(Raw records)
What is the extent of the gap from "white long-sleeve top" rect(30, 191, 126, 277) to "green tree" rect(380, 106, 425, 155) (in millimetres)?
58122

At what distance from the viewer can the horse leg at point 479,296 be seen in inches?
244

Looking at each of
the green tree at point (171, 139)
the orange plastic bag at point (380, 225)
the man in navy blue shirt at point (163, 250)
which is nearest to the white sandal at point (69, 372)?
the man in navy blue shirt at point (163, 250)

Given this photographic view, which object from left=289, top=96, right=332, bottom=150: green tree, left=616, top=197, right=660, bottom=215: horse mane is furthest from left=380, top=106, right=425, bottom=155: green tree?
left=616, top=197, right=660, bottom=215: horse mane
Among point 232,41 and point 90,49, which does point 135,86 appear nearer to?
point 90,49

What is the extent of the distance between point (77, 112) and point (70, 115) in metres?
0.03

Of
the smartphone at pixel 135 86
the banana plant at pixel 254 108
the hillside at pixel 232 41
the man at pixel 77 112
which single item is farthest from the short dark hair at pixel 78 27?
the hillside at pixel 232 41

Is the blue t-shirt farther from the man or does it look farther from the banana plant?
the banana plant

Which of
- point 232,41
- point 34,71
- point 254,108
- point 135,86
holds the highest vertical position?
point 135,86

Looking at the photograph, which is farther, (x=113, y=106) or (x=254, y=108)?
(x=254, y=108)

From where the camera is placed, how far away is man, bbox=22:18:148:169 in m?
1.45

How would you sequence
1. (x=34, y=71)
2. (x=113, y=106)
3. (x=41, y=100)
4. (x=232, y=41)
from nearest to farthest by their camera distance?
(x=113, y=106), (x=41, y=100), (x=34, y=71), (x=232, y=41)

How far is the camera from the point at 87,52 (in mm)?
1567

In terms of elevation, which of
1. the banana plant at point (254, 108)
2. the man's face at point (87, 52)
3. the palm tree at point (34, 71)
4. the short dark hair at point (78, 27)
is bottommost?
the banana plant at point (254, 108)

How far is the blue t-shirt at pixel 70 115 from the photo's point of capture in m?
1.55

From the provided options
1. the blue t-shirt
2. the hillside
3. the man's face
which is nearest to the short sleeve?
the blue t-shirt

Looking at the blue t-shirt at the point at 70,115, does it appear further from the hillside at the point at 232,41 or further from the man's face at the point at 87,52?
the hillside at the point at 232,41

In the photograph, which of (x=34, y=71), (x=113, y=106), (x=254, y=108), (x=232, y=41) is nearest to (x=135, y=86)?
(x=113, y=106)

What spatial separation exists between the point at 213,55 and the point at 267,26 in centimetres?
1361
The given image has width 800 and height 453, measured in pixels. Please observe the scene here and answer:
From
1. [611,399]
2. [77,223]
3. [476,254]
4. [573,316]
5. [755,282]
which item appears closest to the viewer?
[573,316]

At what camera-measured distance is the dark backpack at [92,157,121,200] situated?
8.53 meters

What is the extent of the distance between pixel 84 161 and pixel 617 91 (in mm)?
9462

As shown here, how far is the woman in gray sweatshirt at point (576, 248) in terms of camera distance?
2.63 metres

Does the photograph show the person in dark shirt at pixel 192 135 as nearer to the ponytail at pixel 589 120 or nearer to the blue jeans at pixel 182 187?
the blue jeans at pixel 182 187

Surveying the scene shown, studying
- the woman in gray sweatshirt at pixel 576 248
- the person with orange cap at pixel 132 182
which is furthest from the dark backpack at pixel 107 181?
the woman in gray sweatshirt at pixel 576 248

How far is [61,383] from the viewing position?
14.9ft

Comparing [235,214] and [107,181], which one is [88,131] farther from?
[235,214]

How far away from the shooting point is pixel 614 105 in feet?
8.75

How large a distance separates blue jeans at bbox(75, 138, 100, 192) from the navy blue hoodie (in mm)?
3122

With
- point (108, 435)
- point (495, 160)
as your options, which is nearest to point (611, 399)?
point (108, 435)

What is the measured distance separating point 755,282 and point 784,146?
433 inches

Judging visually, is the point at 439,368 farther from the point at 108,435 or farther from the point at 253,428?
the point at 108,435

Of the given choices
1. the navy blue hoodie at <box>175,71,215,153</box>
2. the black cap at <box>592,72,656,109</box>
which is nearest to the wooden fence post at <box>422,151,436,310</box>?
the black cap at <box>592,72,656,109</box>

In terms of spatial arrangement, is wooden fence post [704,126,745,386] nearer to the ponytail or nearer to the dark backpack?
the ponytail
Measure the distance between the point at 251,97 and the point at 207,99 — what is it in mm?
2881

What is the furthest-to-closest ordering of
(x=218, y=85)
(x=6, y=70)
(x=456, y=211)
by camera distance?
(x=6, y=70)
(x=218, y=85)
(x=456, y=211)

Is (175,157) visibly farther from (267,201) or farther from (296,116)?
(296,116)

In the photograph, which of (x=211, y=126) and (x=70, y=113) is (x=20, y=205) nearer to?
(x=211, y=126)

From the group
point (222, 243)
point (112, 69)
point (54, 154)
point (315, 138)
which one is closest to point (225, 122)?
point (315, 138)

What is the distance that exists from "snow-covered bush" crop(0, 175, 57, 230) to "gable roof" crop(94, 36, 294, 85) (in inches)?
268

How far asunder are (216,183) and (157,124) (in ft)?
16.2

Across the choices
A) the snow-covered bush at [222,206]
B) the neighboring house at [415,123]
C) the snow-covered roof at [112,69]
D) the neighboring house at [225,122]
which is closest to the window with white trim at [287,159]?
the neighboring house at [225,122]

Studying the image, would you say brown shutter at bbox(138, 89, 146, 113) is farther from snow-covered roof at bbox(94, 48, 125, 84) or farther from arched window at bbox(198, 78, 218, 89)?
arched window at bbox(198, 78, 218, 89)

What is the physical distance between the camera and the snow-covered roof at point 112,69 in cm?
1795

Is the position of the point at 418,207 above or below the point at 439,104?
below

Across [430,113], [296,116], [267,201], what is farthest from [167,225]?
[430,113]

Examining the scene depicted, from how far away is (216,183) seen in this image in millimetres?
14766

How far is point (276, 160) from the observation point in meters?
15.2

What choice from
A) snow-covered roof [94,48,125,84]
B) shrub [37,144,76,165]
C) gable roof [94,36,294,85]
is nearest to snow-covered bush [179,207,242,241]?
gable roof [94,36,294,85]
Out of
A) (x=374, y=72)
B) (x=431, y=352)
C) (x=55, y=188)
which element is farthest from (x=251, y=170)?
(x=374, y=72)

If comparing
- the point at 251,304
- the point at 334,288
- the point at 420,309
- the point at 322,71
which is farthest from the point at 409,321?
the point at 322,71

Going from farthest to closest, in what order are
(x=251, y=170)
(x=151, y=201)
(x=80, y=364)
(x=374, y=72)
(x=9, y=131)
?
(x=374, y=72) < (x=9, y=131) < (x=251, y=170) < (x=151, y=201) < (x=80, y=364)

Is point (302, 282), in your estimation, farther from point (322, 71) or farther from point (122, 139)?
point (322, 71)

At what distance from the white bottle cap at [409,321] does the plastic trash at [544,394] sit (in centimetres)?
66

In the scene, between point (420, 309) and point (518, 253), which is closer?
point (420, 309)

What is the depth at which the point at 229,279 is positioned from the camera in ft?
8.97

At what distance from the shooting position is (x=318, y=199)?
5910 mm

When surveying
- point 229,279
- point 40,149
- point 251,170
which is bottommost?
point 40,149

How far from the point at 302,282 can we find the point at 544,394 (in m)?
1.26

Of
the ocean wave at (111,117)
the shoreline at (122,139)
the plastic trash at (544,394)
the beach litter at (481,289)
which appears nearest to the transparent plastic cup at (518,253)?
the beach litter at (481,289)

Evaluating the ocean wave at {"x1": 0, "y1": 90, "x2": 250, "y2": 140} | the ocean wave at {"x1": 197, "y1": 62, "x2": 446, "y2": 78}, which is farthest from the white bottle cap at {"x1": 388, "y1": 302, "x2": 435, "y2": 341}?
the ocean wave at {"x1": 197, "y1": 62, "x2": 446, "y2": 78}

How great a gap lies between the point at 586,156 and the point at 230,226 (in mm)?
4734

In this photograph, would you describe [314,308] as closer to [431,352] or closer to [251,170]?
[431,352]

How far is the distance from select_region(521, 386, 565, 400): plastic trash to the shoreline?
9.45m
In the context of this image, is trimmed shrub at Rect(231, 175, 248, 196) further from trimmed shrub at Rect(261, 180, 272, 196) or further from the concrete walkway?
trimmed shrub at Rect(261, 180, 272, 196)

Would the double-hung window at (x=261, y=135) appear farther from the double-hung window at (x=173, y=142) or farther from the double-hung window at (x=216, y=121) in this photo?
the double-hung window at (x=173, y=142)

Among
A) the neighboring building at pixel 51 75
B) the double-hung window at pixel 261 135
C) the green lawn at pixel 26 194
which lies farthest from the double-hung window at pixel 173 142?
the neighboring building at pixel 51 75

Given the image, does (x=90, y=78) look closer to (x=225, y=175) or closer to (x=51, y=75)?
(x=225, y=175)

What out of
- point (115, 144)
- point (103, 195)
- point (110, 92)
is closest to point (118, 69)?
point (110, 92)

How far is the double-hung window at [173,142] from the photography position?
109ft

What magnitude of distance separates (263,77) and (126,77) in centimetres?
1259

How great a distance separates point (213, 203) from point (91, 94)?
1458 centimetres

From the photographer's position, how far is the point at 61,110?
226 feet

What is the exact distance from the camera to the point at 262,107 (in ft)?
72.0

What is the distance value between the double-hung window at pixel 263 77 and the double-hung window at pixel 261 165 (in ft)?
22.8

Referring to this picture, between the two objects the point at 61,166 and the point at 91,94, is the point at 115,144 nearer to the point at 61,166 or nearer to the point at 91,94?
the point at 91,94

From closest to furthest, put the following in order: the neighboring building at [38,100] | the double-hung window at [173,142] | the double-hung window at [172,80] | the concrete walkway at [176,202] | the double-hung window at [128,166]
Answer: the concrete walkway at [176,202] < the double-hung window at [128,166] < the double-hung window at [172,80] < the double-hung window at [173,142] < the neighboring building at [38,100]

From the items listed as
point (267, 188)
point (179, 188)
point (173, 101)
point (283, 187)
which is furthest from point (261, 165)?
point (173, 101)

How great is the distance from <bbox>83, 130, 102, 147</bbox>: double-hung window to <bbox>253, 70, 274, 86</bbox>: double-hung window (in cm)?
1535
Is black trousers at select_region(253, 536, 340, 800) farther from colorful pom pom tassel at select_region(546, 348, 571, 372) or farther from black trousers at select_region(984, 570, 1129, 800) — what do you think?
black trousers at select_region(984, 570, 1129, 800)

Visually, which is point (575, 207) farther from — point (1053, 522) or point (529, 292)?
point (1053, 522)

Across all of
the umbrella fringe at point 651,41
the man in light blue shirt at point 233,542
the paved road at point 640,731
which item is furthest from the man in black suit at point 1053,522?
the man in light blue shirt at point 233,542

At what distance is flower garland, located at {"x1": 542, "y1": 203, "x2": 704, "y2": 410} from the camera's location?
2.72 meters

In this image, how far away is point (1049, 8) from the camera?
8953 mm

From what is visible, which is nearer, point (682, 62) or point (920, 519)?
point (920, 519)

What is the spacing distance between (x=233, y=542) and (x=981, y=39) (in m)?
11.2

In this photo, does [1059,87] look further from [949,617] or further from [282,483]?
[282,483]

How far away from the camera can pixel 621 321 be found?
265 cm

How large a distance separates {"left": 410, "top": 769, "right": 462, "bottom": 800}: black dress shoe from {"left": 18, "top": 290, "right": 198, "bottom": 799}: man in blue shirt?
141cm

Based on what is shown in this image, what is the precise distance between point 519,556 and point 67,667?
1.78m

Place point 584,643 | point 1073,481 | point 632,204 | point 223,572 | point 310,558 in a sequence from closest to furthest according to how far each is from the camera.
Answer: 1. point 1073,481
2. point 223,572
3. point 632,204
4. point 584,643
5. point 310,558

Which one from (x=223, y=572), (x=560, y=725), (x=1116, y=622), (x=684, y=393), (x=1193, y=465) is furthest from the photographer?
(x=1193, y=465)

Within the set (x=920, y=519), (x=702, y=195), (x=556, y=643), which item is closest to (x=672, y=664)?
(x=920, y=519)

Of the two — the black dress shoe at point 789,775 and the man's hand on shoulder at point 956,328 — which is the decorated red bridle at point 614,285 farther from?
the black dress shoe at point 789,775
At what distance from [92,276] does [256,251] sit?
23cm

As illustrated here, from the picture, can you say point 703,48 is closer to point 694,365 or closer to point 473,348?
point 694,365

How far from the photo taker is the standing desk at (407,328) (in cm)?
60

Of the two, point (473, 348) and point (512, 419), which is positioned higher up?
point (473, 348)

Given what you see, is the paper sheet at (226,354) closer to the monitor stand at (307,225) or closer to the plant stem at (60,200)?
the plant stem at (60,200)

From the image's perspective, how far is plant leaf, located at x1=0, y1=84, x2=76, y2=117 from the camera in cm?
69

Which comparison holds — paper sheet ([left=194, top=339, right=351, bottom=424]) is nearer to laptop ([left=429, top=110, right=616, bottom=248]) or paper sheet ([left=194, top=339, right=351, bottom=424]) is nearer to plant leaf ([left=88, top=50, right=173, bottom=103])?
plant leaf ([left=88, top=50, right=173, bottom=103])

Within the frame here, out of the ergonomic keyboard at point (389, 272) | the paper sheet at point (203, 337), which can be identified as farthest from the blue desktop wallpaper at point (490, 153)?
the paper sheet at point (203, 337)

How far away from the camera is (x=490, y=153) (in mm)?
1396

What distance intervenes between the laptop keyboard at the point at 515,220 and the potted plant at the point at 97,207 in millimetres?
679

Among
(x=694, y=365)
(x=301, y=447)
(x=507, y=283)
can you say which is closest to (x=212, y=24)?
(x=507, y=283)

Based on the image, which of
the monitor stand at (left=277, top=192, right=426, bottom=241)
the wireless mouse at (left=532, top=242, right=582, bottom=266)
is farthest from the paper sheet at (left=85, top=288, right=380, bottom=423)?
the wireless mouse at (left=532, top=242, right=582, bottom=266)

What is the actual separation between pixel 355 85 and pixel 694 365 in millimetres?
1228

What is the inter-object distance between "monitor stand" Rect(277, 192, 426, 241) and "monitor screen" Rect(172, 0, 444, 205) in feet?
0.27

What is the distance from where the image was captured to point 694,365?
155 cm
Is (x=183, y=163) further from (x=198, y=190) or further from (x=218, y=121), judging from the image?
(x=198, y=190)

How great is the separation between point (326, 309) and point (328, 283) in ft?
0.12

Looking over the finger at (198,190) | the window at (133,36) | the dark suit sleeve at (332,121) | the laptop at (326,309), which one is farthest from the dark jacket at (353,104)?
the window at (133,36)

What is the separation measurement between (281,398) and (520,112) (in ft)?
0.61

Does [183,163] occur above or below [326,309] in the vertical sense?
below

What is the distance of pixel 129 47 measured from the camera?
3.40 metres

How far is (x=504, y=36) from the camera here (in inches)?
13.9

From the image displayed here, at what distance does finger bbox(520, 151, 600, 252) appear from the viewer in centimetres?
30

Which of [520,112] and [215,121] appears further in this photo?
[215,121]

__Short problem__
Take the line holding "What is the inter-object" and all lines after it through the end of the data, and set them down exactly.

__Exercise output__
What is the inter-object distance between "monitor stand" Rect(277, 192, 426, 241) and "monitor screen" Rect(172, 0, 444, 205) in feet?
0.27

What is the distance from where the image was captured to point 694,365?
155 cm
Is (x=183, y=163) further from (x=198, y=190) or further from (x=218, y=121), judging from the image?
(x=198, y=190)

How great is the separation between point (326, 309) and point (328, 283) in ft?
0.12

Looking over the finger at (198,190) | the window at (133,36) | the dark suit sleeve at (332,121) | the laptop at (326,309), which one is farthest from the dark jacket at (353,104)?
the window at (133,36)

What is the separation measurement between (281,398) and (520,112) (in ft)?
0.61

Does [183,163] occur above or below [326,309] in the vertical sense?
below

What is the distance of pixel 129 47 measured from the camera?
3.40 metres

How far is (x=504, y=36) from the camera here (in inches)?
13.9

From the image displayed here, at what distance does finger bbox(520, 151, 600, 252) appear from the viewer in centimetres?
30

Which of [520,112] and [215,121] appears further in this photo?
[215,121]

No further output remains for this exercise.